Mas voltando aos quadrinhistas que citei no começo do texto, eles foram artistas de alto gabarito. Contribuíram sobremaneira com a história do Quadrinho Brasileiro. Dedicaram-se à arte dos Quadrinhos com afinco hercúleo. Não pouparam madrugadas em claro, produzindo sem parar, cumprindo prazos, aperfeiçoando suas técnicas.
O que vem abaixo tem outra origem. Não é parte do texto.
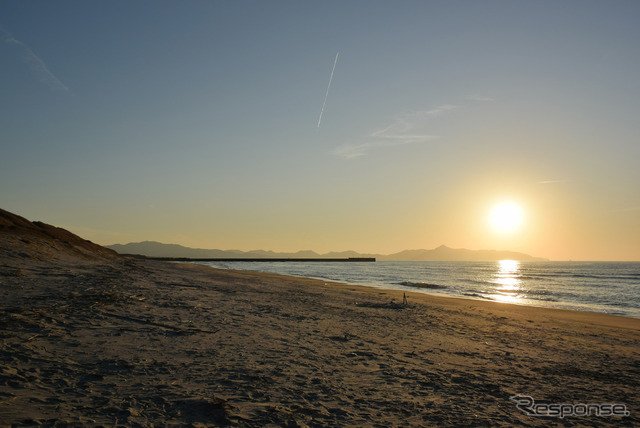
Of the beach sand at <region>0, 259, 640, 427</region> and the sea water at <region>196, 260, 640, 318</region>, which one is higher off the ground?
the beach sand at <region>0, 259, 640, 427</region>

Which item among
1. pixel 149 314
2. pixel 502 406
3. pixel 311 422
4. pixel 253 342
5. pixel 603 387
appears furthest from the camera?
pixel 149 314

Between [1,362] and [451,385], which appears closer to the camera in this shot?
[1,362]

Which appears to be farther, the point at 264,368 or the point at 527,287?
the point at 527,287

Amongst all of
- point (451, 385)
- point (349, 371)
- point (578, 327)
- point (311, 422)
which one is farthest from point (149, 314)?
point (578, 327)

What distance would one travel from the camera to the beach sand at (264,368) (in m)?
4.80

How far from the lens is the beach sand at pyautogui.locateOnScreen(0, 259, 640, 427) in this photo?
4805 mm

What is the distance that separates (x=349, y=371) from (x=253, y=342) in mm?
2626

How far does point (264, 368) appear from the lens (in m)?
6.75

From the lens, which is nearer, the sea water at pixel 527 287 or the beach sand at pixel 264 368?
the beach sand at pixel 264 368

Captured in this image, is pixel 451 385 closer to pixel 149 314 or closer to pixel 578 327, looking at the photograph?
pixel 149 314

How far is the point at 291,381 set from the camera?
625cm

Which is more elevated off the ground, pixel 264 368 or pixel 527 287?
pixel 264 368

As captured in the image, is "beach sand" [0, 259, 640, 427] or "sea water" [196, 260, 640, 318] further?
"sea water" [196, 260, 640, 318]

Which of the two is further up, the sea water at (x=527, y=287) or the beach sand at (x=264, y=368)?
the beach sand at (x=264, y=368)
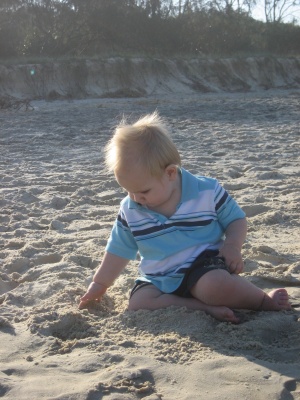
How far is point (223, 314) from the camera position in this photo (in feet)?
8.13

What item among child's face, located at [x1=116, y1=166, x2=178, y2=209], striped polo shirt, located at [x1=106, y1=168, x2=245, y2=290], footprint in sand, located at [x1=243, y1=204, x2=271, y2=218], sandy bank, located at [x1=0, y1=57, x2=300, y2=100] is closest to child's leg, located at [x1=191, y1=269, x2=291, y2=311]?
striped polo shirt, located at [x1=106, y1=168, x2=245, y2=290]

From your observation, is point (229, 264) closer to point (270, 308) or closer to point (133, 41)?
point (270, 308)

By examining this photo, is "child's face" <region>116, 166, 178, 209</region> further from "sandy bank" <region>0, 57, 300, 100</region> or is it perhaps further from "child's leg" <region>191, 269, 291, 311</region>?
"sandy bank" <region>0, 57, 300, 100</region>

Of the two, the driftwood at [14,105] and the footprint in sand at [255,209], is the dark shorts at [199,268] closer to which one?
the footprint in sand at [255,209]

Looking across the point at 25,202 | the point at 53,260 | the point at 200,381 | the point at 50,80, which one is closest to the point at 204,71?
the point at 50,80

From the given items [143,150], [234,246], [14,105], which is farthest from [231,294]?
[14,105]

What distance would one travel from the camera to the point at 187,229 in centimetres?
269

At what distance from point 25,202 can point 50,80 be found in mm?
12802

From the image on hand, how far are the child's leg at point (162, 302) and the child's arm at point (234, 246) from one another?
0.61 ft

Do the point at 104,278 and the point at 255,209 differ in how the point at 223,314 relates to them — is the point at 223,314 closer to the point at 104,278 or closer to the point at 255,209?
the point at 104,278

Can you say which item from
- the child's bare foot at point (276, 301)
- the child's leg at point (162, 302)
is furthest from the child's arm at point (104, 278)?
the child's bare foot at point (276, 301)

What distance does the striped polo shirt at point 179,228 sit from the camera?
2.68 metres

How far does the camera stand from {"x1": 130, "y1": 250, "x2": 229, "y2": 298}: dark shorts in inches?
101

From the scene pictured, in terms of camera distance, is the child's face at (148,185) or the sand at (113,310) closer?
the sand at (113,310)
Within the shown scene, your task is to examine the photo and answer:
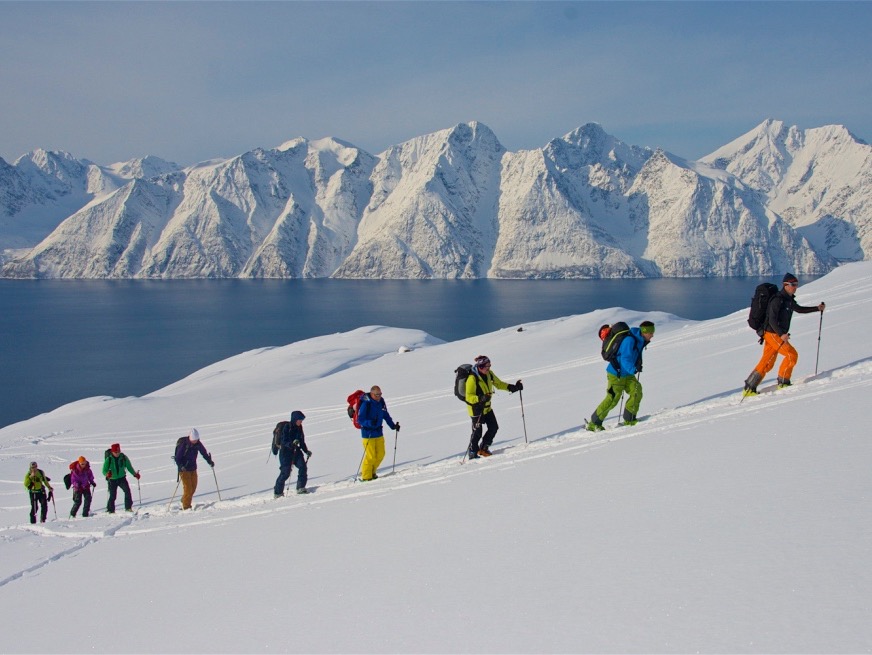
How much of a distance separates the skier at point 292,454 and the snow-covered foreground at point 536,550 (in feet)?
1.23

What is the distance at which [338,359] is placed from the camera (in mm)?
37438

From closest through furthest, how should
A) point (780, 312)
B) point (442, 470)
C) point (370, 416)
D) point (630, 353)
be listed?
point (630, 353)
point (780, 312)
point (442, 470)
point (370, 416)

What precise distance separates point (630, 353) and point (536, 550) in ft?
15.5

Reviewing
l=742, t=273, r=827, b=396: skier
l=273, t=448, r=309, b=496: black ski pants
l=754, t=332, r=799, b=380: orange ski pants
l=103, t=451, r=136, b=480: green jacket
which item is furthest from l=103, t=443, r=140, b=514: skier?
l=754, t=332, r=799, b=380: orange ski pants

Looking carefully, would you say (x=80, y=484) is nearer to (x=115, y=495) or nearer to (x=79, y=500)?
(x=79, y=500)

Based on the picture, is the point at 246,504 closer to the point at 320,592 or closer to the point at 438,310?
the point at 320,592

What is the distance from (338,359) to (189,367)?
3085 centimetres

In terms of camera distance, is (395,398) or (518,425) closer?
(518,425)

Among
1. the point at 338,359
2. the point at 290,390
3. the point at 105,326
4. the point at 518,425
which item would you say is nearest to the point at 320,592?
the point at 518,425

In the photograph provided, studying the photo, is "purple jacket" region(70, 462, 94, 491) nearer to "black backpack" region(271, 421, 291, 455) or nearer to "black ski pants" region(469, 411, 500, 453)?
"black backpack" region(271, 421, 291, 455)

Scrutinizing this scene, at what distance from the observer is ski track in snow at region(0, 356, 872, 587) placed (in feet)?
27.1

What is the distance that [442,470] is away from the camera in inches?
364

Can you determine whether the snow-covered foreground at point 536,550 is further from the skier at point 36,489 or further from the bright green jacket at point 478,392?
the skier at point 36,489

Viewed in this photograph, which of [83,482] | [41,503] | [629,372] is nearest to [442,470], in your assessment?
[629,372]
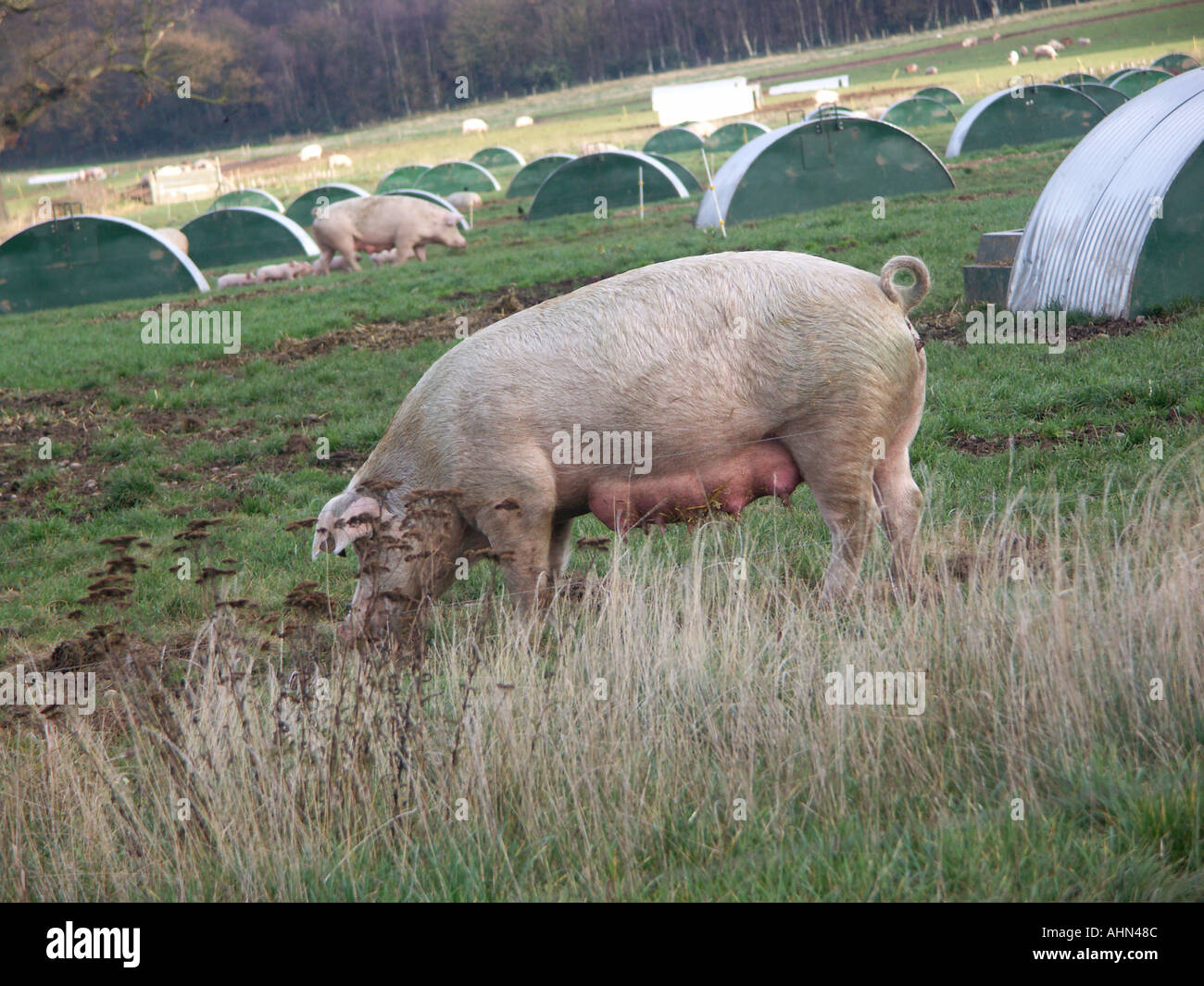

Foram Mestres Maravilhosos, com “Ms” maiúsculos. Trataram os novatos com a delicadeza própria de gentlemen que eram. Por isso, saber que eles não trilham mais os mesmos caminhos nesta dimensão planetária, deixa na gente uma tristeza, uma saudade, como a que sinto do meu pai, o “Seu Clóvis”. Mas aí vem a esperança de que a gente talvez se encontre numa curva do tempo, numa quebrada dimensional, numa outra vida! E vem mais forte do que nunca, a vontade de sentar com mestres que estão entre nós como Primaggio Mantovi e Rodolfo Zalla e tomar “aquela” cerveja, bater “aquele” papo, como fizemos na saída do Festão do Baraldão, no Woodstock Bar em Sampa. E homenageá-los, que eles merecem!
EUGÊNIO COLONNESE
Fui apresentado a Colonnese na primeira Fest Comix (na calçada da Comix, em Sampa), 30 anos depois de estudar em livros de Geografia belamente ilustrados por ele, onde um ET mostrava de sua nave, o planeta Terra (vejam que ironia) a quatro crianças terráqueas. Depois reencontrei seu traço lindamente pincelado com nanquim nos vários álbuns (Mirza, a vampira, O espírito da Guerra, A arte exuberante de desenhar mulheres, O morto do pântano), lançados pela Opera Graphica, sob a batuta de Franco de Rosa, além das revistas que ensinam a desenhar, editadas pela Escala. Franco de Rosa e Zalla me disseram que Colonnese adorou a caricatura que eu havia feito dele na primeira Pizzada dos Cartunistas, em 1999. “Foi a melhor caricatura que já fizeram de mim. Faço questão que entre na coletânea de Terror que vamos lançar.”
GEDEONE MALAGOLA
Conheci seu trabalho, quando em 1977, ganhei do Jayme Cortez o Livro A Técnica do Desenho. Gedeone era um dos 25 convidados por Cortez para ensinar Quadrinhos, em seus mínimos detalhes. A HQ publicada no livro, em que um rapaz desencarna e não sabe, é fantástica. Ele sempre dominou muito bem o roteiro, mantendo o suspense até o fim. Usa até desenhos esboçados, uma bela metáfora em relação à construção material dos corpos das pessoas. Neste livro, os personagens infantis também me chamaram a atenção, principalmente "Meio-fio" que contou com ótima arte-final. Depois fui achando revistas do Raio Negro em sebos. Mas o que sempre me agradou no desenho de Gedeone, foram seus ângulos inusitados, perspectivas interessantes. Mesmo com um desenho e arte-final despojados, é fácil perceber o esmero na construção do cenário e na colocação dos personagens como Raio Negro, Hydroman, Homem-Lua. Minha mais grata surpresa foi a recente republicação de seus Quadrinhos pelas editoras SM e Júpiter. Esta caricatura foi publicada na revista Mundo dos Super-Heróis, onde ele escrevia uma coluna.
CLAUDIO SETO
Conheci o trabalho de Seto, o grande Samurai dos Quadrinhos através das revistas Maria Erótica, o Samurai, Ninja Negro, Flavo e muitas outras. Ele sempre surpreendeu pela velocidade no traço, leveza na linha de ação, além do erotismo, é claro! Quem quiser ver a HQ (publicada na Front-Japão, Via Lettera) em que homenageei este grande criador, acesse este link. E depois clique em “próxima” pra ler a HQ inteira (8 páginas). Leia aqui a entrevista que originou a minha HQ. Segue mensagem que ele me enviou em 29/07: “Oi Bira, obrigado pela acolhida em São Paulo. Li sua história e gostei. É uma sensação nova me ver como personagem de quadrinhos, quando sempre estive do outro lado da prancheta”.